# Selected excerpt start

The Smell of Molten Projects in the Morning

Ed Nisley's Blog: Shop notes, electronics, firmware, machinery, 3D printing, laser cuttery, and curiosities. Contents: 100% human thinking, 0% AI slop.

Tag: Improvements

Making the world a better place, one piece at a time

  • Laser Water Chiller: Alarm Wiring

    Laser Water Chiller: Alarm Wiring

    I recently replaced the hack-o-matic icemaker + fountain pump cooler with a LightObject Q600 water chiller, an entirely uneventful process. The Q600 has a back panel “aviation connector” with an alarm output for water flow (more precisely, lack thereof) or over / under temperature: pins 1 and 3 are closed during normal conditions and open during alarms (and when the power is off).

    I finally wired the chiller into the OMTech 60 W laser’s internal water flow switch circuit, so that should either flow sensor have a problem with the water or the chiller detects an out of bounds temperature, the laser won’t fire.

    You may recall the laser’s HV power supply arrived with its Water Protect input jumpered to ground, which I then wired to the lid interlock switch to (presumably) reduce the likelihood the replacement power supply will fail hot. The laser’s water flow switch goes to the Ruida controller’s WP input, where it behaves as it should.

    Pin 2 of the chiller’s alarm connector is not connected to anything, so I added a safety ground wire for no good reason:

    Laser Water Chiller - safety ground wire
    Laser Water Chiller – safety ground wire

    The dent in the evaporator tube (upper left) is worrisome.

    While I had the side panel off, I jammed a strip of closed-cell foam around the base of the compressor to silence a truly spectacular rattle:

    Laser Water Chiller - compressor vibration suppression
    Laser Water Chiller – compressor vibration suppression

    I think the three mounting screws (yes, of these two: one up, one down, for no reason I can see) are looser than they should be, but I’m reluctant to tip the whole thing over with a tank full of water to get at the nuts / bolt heads on the bottom.

    The connectors have a twist-lock notch that you must release after removing the screw (on the far side) holding the shell to the body:

    Laser Water Chiller - connector shell keyway
    Laser Water Chiller – connector shell keyway

    I repurposed a USB cable from the Big Box o’ Cables, wrapped with enough silicone tape to fill the cable clamp:

    Laser Water Chiller - connector closeout
    Laser Water Chiller – connector closeout

    In retrospect, I should have paired the red + green and black + white wires, but nobody will ever notice. The drain wire carries the safety ground from pin 2 to the shielding, not that it matters. Both ends of the cable have identical connectors.

    The laser cabinet has a convenient hole, albeit just a bit larger than required, which now has a simple adapter plate with the proper flats:

    Laser Chiller Alarm Connector Plate
    Laser Chiller Alarm Connector Plate

    The blue ring is the same size as the hole, so as to ease lining it up, and the red perimeter surrounds the connector with strips of good double-sided foam tape for maximum sticktivity. Done in clear acrylic from the scrap pile, the platform’s internal lights give it that subtle blue-white hi-tech glow:

    Laser Water Chiller - laser connector installed
    Laser Water Chiller – laser connector installed

    The doubled-up cable ties on the water hose barb connectors are a Good Idea™ due to the somewhat higher pressure of the chiller’s water pump. The bottom of that recess had traces of water on it and, of course, having a hose pop off its barb is a Bad Thing™.

# Selected excerpt end

• Instructions
**a)** Answer these questions about the laser water chiller post:
(i) Which pins on the chiller's alarm connector are closed during normal conditions?
(ii) What was jammed around the base of the compressor to silence the rattle?
(iii) What material was the adapter plate made from?
**b)** Substitute "most distant" for "farthest" throughout the records and write them out again with nothing else changed. Omit the pictures.

# Extracted records start

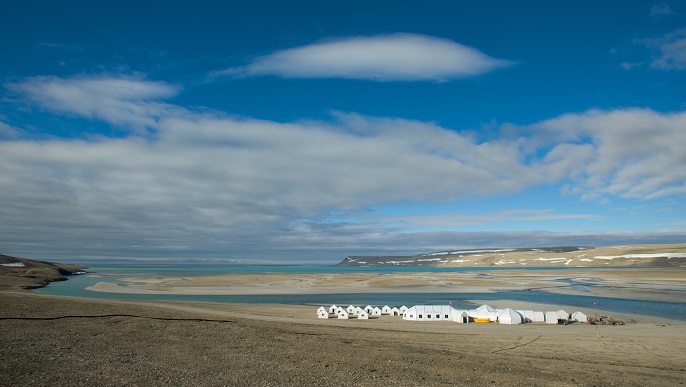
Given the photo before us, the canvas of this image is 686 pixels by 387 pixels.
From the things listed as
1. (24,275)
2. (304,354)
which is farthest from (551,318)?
(24,275)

# Extracted records end

• Answers below
**a)**
(i) Pins 1 and 3.
(ii) A strip of closed-cell foam.
(iii) Clear acrylic from the scrap pile.

**b)**
Given the photo before us, the canvas of this image is 686 pixels by 387 pixels.
From the things listed as
1. (24,275)
2. (304,354)
which is most distant from (551,318)?
(24,275)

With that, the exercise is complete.